------ Task input ------

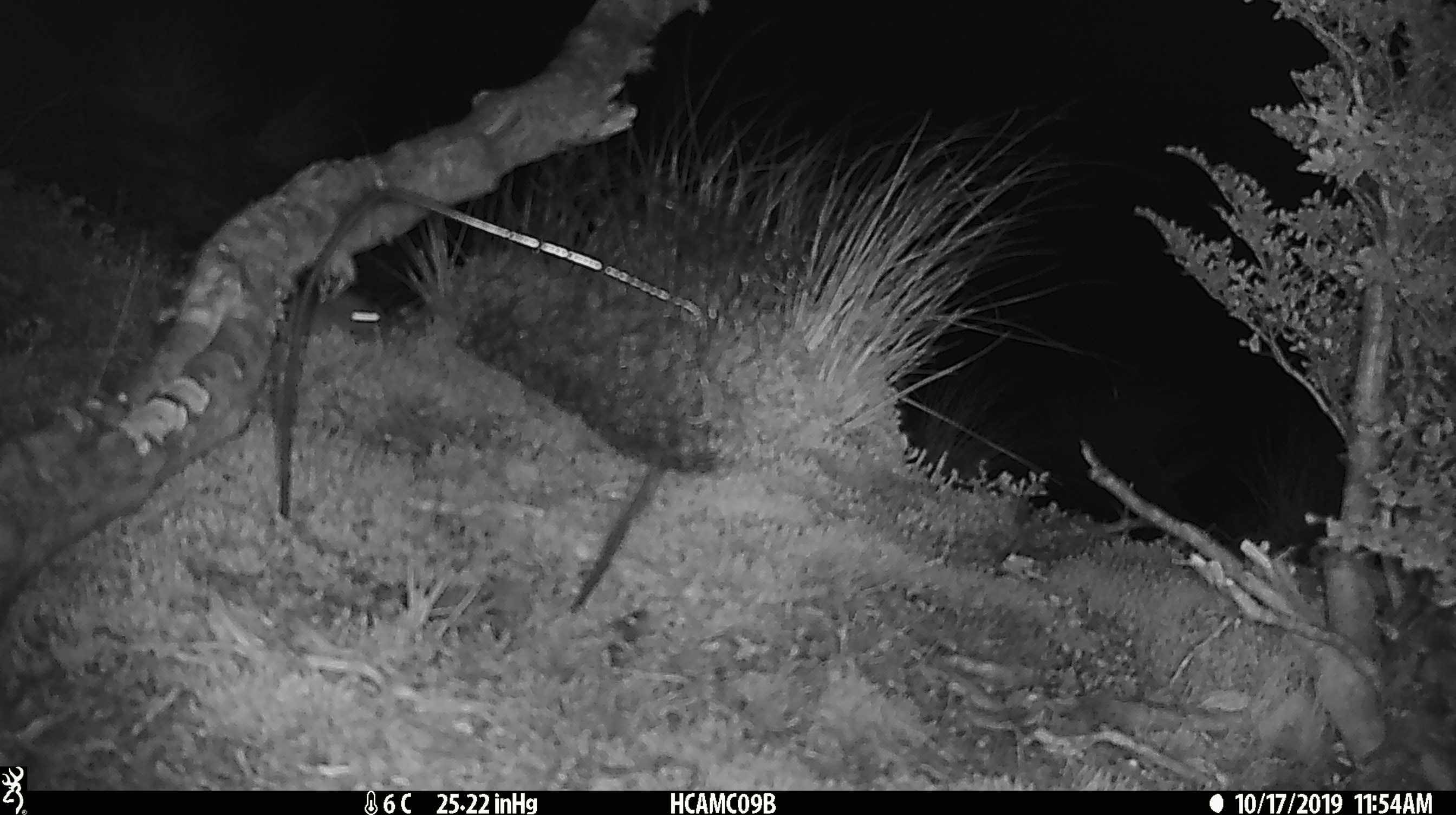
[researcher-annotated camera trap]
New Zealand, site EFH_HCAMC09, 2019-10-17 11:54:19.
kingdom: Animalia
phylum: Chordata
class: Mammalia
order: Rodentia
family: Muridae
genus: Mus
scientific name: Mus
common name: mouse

------

▶ [Required action]: Copy every record exactly, without the pictures.

▶ [Expected output]:
[researcher-annotated camera trap]
New Zealand, site EFH_HCAMC09, 2019-10-17 11:54:19.
kingdom: Animalia
phylum: Chordata
class: Mammalia
order: Rodentia
family: Muridae
genus: Mus
scientific name: Mus
common name: mouse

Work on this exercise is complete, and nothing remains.